EXPERIMENTAL
Tachas 503 • Los relojes de la casa • Jeanne Karen
Jeanne Karen
Hay días en los que no se antoja nada, ni escribir, ni dormir, ni levantarse, días en los que todo parece eterno, pero eterno estático, hasta las ráfagas de viento son repeticiones de otras ráfagas, de otros años, de otro tiempo. Mañanas en las que sale el sol para anunciar un triste comienzo, el terrible inicio del primer acto, el cero, la simpleza del todo.
Y sus tardes, tardes en que ni el polvo de las calles se levanta, tardes en las que los gatos no mueven sus tupidas pestañas ni abren los ojos como la metáfora de una espesa oscuridad que viene de cada rincón, de cada entraña. Tardes en las que el hambre no aprieta, ni aparece, que ni siquiera le importa ya, si tenemos o no tenemos alimento; hambre que es como el miedo, se mueve, comienza haciendo un hueco en el estómago y no es derrotado, sube por todo el cuerpo, es el viaje de la sangre o el instante en que cae un párpado. Tardes para no hacer nada, más que sostener un teléfono celular en la mano, un libro o una taza de té. Tardes para recordar y caminar sobre nuestros pasos, rumiar la rabia. Tardes para caer sobre el sofá de la sala mientras se acerca el último vendaval. Tardes que no se detienen, los relojes que no paran, la mayor tristeza de Auden. Tardes como el eco de los chorros de agua, la no presencia de algo. Un sonido, un frío que recorre la piel mientras el sol está tieso sobre un cielo deslucido; el sol, casi imperceptible con su traje de color plata entre nubes grises y negras. Tardes en que nada cae, tardes ausentes del ocaso en tonos dorados, tardes para quedarnos como las moscas, pegados a un vidrio de la ventana y la luz que no se va.
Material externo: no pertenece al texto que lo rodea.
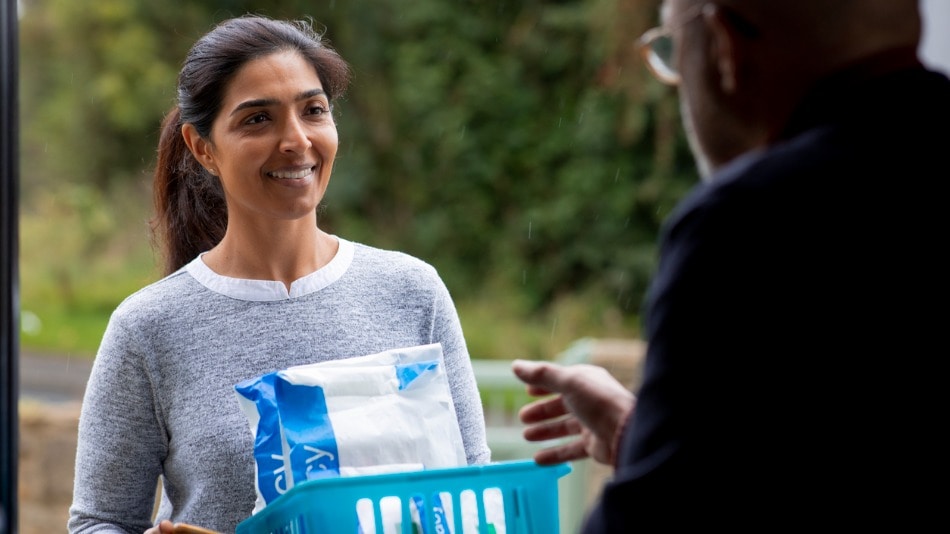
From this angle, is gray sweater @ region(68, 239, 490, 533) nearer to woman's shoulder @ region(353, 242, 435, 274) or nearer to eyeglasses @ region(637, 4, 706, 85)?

Y las noches, ruido que revienta en la sien, venas delgadas que se alteran, ojos que quieren con una mirada, descifrar todo lo que se rompe. Noches de gloria, noches para no dormir, para iniciar un viaje o noches para la poesía. Las de la premonición, las noches de la locura. Noches para morir de sed y que la boca seca nos levante de donde estamos para contemplar la larga y oscura cabellera del firmamento, porque ni una estrella se ha atrevido a asomarse, por temor, por venganza, no lo sé. Noches en las que cada pequeño ruido es una emboscada, un enemigo que viene a sorprendernos.
Las horas simplemente no terminan, planas en el final de los tiempos, desierto que nunca se cierra. Al final, el tiempo se revela como él mismo o como ella misma; quizá sea ella, con una carcajada, ella con el destino en la palma de su mano, ella con sus piernas para el baile en la pista del infierno, ella como la relojera perfecta de mil ojos y sus hijas que no se mueven. Horas como la ansiedad de un grito pero sin escándalo. Horas vacías.